• GIVEN EXERCISE 1: Rewrite the data records below as a JSON list of strings, one string per line and blank lines omitted, covering only the lines from the start of the records through the line containing "Result: the chopped", inclusive.

In a sort of similar vein (at least in terms of a world where androids and humans co-exist), I finished listening to the audiobook of Klara and the Sun by Kazou Ishiguro. I can't say that I enjoyed Klara and the Sun because it's ultimately--in my opinion, anyway--a tragedy, I did find it very compelling all the way through. I'd read Ishiguro's previous novel, The Buried Giant, when it was up for the Mythopoeic Award (2016). Looking back at my review of that book, I can see that I had similar feelings about it. Ishiguro's narrative style is very dream-like in both of these books, though I was impressed in Klara and the Sun how he was able to tell the readers more than Klara herself always fully understood or grasped. That can be extremely tricky to pull off, and he does it masterfully here. As I told a friend, I liked this book right up to the very last line--and the last line didn't make me HATE the book, just feel deeply, DEEPLY sad.
Otherwise, I crammed in a couple of food-related manga ahead of tomorrow's OH-F*CK-O'CLOCK WorldCON panel "Let Them Eat! Food in Anime." Of them, I really loved all 70+ chapters of Wakako-Zake by Shinkyu Chie. (The link is to my review, but from there, if you like, you can find a copy of the manga.) It is impossible not to spoil this one because the entire manga is about a 28-year old woman who goes out to eat and enjoys her food (and whatever alcohol she pairs it with.) That's it. That's the entire manga. And, I would read 70 more chapter of it, if it were available. As part of all this prep, I also skimmed through the manga Tondemo Skill de Isekai Hourou Meshi / Campfire Cooking in Another World with my Absurd Skill by Eguchi Ren / Akagishi K, reminding myself as to why I loved the anime so much. I also ended up watching a few episodes of Food Wars! so I could reasonably understand what people were talking about, should it come up. I should probably re-read my review of Dungeon Meshi before tomorrow AM, too.
Unrelated, I also read the Japanese re-imagining of Batman manga called Batman: Justice Buster by by Shimizu Eiichi and Shimoguchi Tomohiro, (Again, all the links to the manga will take you to my review, but from there you can usually get to an online version of the manga.) I really loved what they did with the Joker in this series, honestly. If you are a Batman fan... well, it might drive you crazy? Or you might love it.

• GIVEN EXERCISE 2: Copy the reading notes above verbatim from "Unrelated, I also" through "might love it.", inclusive.

Data records:
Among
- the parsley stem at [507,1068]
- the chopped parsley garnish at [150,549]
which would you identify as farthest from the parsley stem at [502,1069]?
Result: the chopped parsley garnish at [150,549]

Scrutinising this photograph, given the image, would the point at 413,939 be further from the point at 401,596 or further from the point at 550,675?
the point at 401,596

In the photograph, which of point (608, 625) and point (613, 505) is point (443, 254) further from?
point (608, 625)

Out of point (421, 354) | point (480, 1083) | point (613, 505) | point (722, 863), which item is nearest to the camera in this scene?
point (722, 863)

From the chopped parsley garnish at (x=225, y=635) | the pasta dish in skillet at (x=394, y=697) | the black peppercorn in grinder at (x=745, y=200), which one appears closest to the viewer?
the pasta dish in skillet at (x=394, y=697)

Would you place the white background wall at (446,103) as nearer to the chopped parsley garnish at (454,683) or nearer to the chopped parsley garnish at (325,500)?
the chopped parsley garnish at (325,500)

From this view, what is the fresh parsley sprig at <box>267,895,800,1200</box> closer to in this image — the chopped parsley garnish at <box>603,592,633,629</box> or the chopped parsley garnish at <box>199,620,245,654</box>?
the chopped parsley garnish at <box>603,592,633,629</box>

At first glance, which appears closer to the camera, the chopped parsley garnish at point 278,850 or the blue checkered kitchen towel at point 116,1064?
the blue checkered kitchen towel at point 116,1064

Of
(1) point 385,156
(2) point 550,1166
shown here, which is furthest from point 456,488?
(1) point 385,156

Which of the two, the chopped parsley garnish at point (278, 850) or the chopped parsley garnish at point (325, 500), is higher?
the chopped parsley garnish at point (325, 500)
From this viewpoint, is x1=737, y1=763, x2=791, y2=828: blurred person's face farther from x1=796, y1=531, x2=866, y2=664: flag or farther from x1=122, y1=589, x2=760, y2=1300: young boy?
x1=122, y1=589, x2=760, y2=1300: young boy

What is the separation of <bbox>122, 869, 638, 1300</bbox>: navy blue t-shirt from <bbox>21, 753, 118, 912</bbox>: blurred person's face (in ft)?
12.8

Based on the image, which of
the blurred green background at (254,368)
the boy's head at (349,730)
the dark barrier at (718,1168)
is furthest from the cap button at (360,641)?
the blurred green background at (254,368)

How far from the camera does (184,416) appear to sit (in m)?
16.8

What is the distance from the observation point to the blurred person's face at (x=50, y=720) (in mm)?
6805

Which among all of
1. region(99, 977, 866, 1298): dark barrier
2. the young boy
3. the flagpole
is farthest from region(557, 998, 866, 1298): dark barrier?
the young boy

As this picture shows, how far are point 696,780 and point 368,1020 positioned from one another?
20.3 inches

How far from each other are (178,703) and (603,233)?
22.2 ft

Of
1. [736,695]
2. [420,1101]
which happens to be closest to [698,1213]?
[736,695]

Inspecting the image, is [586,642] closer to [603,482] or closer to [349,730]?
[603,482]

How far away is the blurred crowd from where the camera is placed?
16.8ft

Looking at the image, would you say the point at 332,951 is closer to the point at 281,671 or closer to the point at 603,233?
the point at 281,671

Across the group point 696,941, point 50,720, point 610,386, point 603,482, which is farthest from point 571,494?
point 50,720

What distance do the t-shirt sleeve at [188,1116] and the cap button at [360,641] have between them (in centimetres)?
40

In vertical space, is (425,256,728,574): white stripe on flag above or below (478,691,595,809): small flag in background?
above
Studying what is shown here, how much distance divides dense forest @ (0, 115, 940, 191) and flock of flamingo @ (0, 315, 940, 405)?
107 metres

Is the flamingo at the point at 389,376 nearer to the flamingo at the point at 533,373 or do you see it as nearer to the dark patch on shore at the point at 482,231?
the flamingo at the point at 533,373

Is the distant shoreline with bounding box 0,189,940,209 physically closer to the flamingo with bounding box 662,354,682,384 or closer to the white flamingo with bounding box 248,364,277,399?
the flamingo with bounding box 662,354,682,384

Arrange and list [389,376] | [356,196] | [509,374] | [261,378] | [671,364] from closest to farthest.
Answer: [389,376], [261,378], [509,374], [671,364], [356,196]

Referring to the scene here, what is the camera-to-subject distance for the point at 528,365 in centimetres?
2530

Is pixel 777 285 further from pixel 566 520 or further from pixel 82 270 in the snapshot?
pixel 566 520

• SOLUTION 1:
[
  "Among",
  "- the parsley stem at [507,1068]",
  "- the chopped parsley garnish at [150,549]",
  "which would you identify as farthest from the parsley stem at [502,1069]?",
  "Result: the chopped parsley garnish at [150,549]"
]

• SOLUTION 2:
Unrelated, I also read the Japanese re-imagining of Batman manga called Batman: Justice Buster by by Shimizu Eiichi and Shimoguchi Tomohiro, (Again, all the links to the manga will take you to my review, but from there you can usually get to an online version of the manga.) I really loved what they did with the Joker in this series, honestly. If you are a Batman fan... well, it might drive you crazy? Or you might love it.